Religion and Philosophy

Rudolf Steiner and Child Perception

THE Anthroposophist, Rudolf Steiner, tells us that

“While in earthly life man develops from birth onward, he confronts the world with his power of cognition. First he gains insights into the physical sphere. However, this is but the outpost of knowledge. This knowledge does not yet reveal everything the world contains. The world has an inner living reality but man does not reach this living reality at first. He shuts himself off from it.”

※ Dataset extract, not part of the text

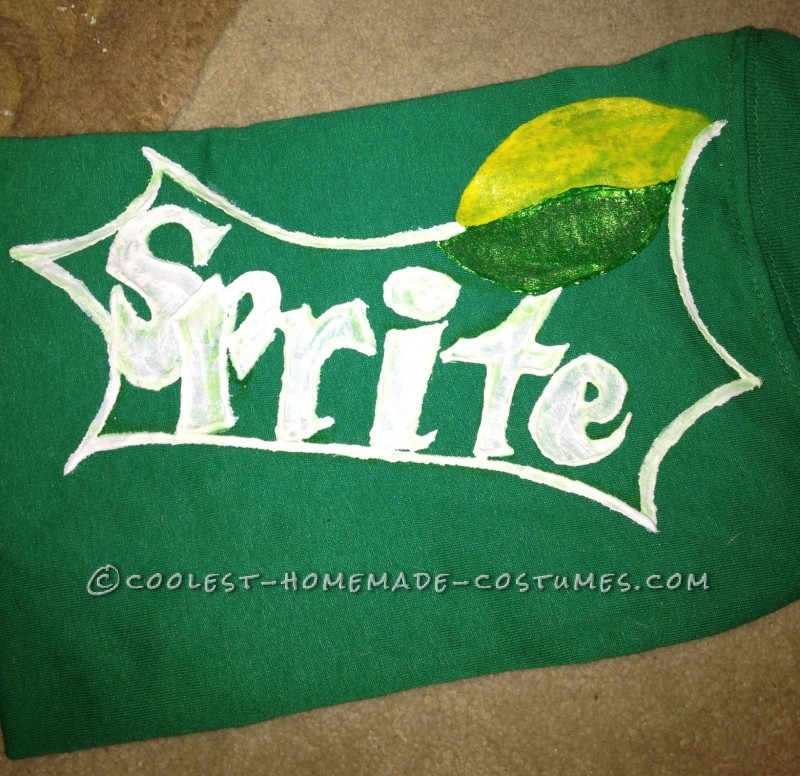 Crown and Sprite Halloween Couples Costume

Steiner is correct to make a distinction between the inner and external worlds, or what he described as the ‘sense-world’ and ‘spirit-world’, but to suggest that a newborn child immediately views the world in accordance with the senses – despite his or her very real material needs – is incorrect. It is a well-established fact that children have more of a connection with the spirit-world than their adult counterparts, which is why they tend to experience supernatural visions and vivid dreams. Steiner goes on to say that when humans learn to add

“sense-free thinking to sense perception, the illusion is permeated with reality; it ceases to be an illusion. Then the human spirit experiences itself within man and meets the spirit in the world; the latter is no longer hidden from man behind the physical world; it weaves and moves within it.”

Steiner, in my opinion, presents us with something of an erroneous chronology. Indeed, whilst it is possible for adults to cultivate a link with the spirit-world in the way that he describes, we must not discount the fact that children have access to this domain at the beginning of their lives and in most cases it dissipates with the approach of maturity. I would argue that modern civilisation, having detached people from both nature and super-nature, essentially drains us of the embryonic bridge that once allowed us to traverse the spiritual and material realms with ease.

To use a contemporary example of how this link breaks down over time, I am reminded of a friend who had his young daughter innoculated with the controversial Measles-Mumps-Rubella (MMR) vaccine. Despite the fact that she had been outgoing and vivacious, within a few days of the injection she had become a shadow of her old self and seemed to change from an extrovert into an introvert. It was as though the life had been taken from her. The severing of ties with the spirit-world, I am convinced, works in a very similar fashion and it is up to those who have lost the great fluidity and semi-incorporeality of their youth to rediscover it.

On that, at least, Steiner and I would have concurred.